Rengpien S, Bailey G B
J Parasitol. 1975 Feb;61(1):24-30.
Nutritional and culturing requirements for efficient axenic encystation of Entamoeba invadens have been studied. A simple and reliable axenic encystation medium has been developed. It contains 0.5% tryptic digest of casein, 0.5% yeast extract, and 5% dialyzed serum in 5 mM potassium phosphate, pH 7.0. Mass encystation (avg 70%) occurred within 30 hr when axenically growing trophozoites of E. invadens IP-l were transferred to this medium before they entered stationary growth phase. Mass encystation of E. invadens PZ occurred similarly, but less reproducibly. Two E. histolytica strains did not encyst. Experiments established that differentiation did not depend upon changes in the external environment after amebase were transferred to encystation medium and, therefore, was initiated by the shift from growth to encystation medium.

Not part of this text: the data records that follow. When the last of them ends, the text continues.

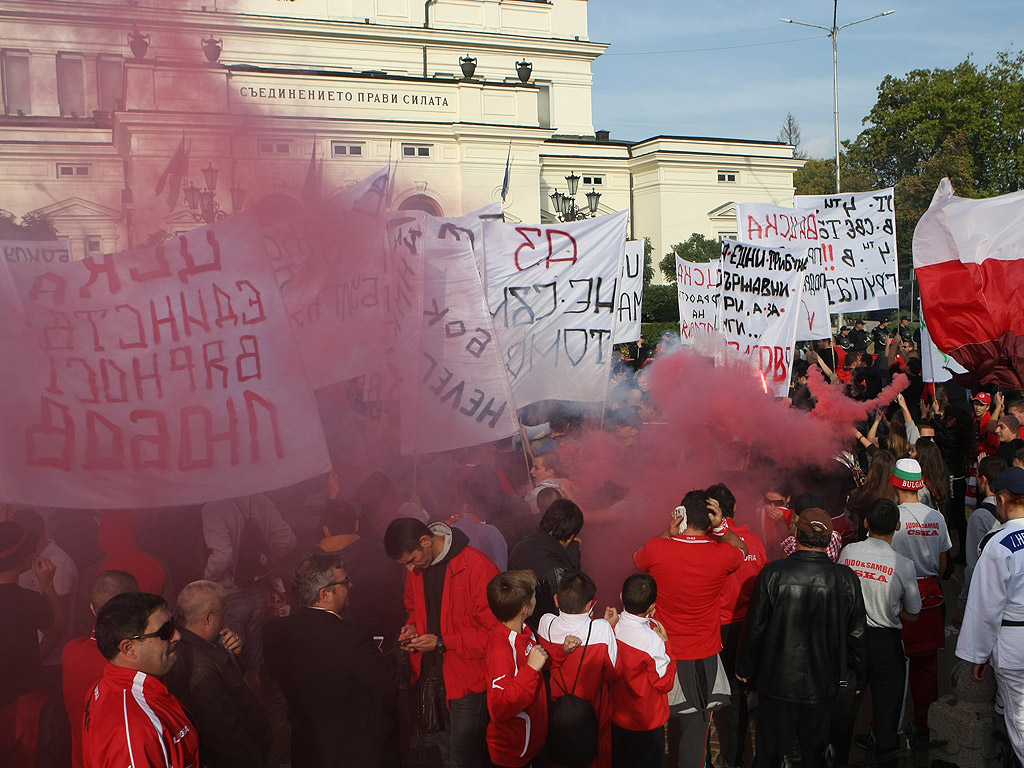 Мирен Протест на феновете на ЦСКА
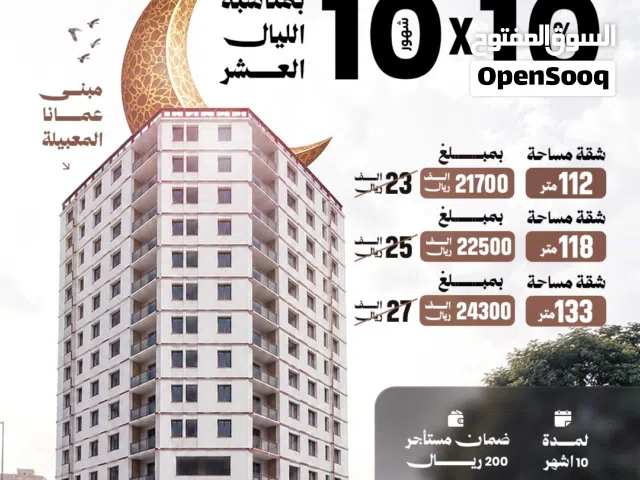 133 m2 2 Bedrooms Apartments for Sale in Muscat Al Maabilah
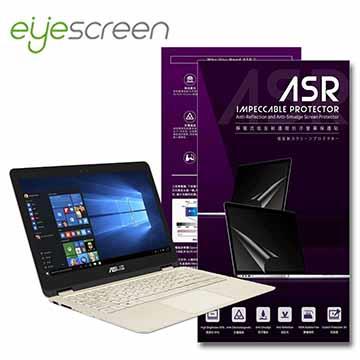 EyeScreen ASUS ZenBook Flip UX360C靜電式低反射護眼抗污 螢幕保護貼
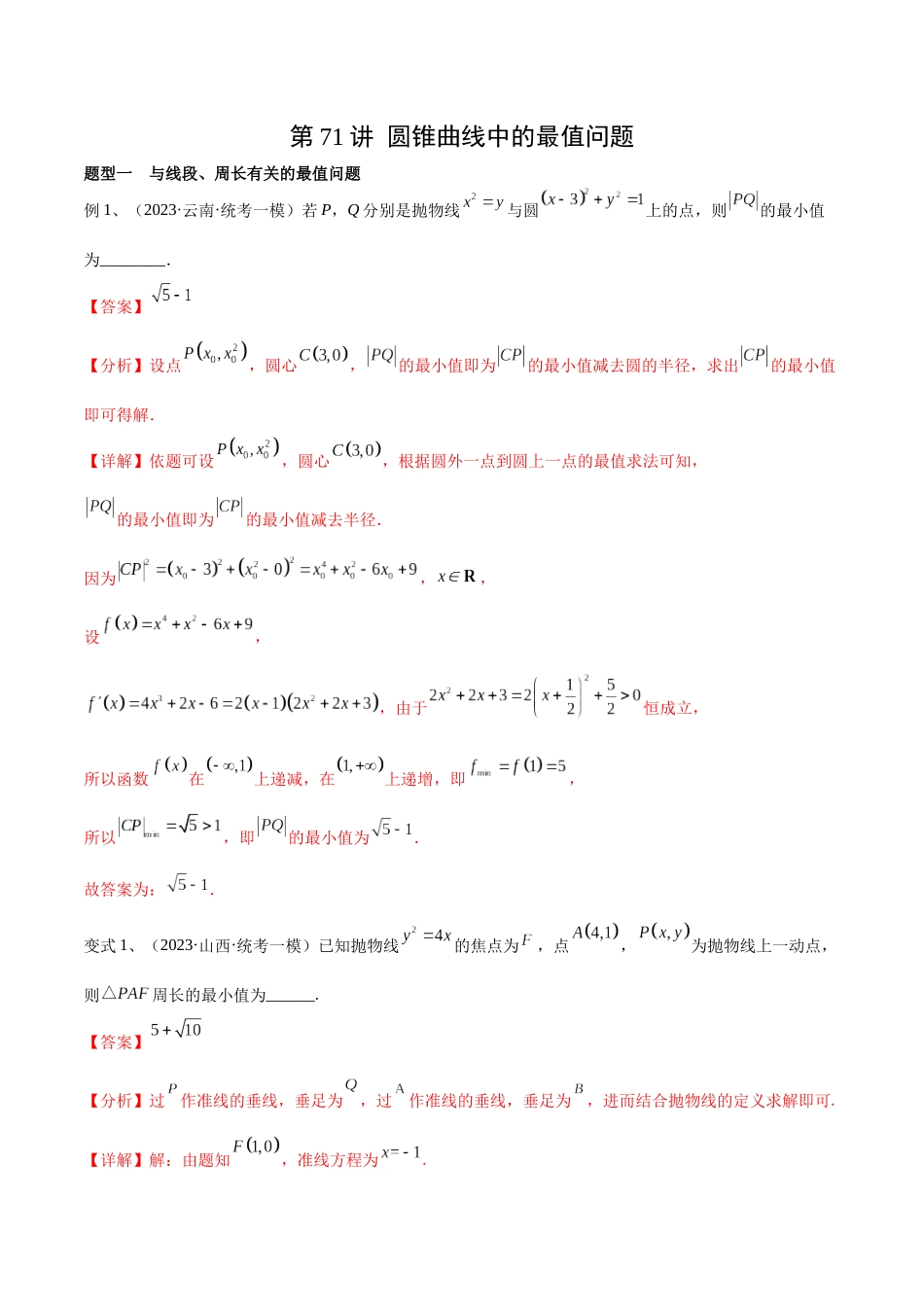 第71讲 圆锥曲线中的最值问题(微专题)(解析版).docx_第1页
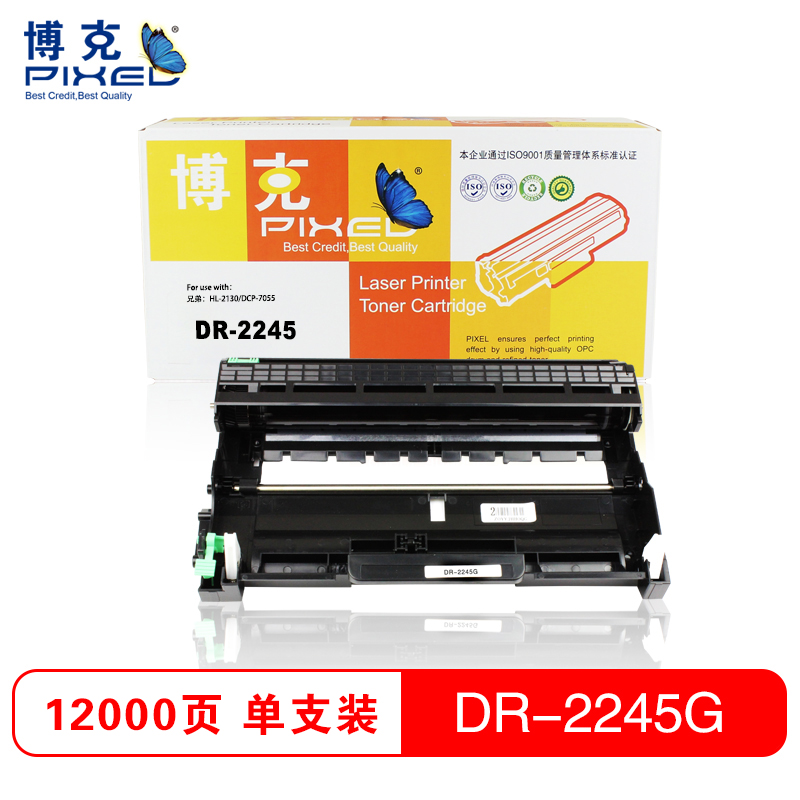 博克(PIXEL)DR2245硒鼓 黑色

对侵袭内阿米巴高效无菌包囊化的营养和培养要求进行了研究。已开发出一种简单可靠的无菌包囊化培养基。它在5 mM磷酸钾(pH 7.0)中含有0.5%酪蛋白胰蛋白酶消化物、0.5%酵母提取物和5%透析血清。当侵袭内阿米巴IP-1的无菌生长滋养体在进入稳定生长期之前转移到这种培养基中时,在30小时内发生了大量包囊化(平均70%)。侵袭内阿米巴PZ的大量包囊化情况类似,但重复性较差。两种溶组织内阿米巴菌株未发生包囊化。实验表明,分化并不取决于变形虫转移到包囊化培养基后外部环境的变化,因此,是由从生长培养基转移到包囊化培养基引发的。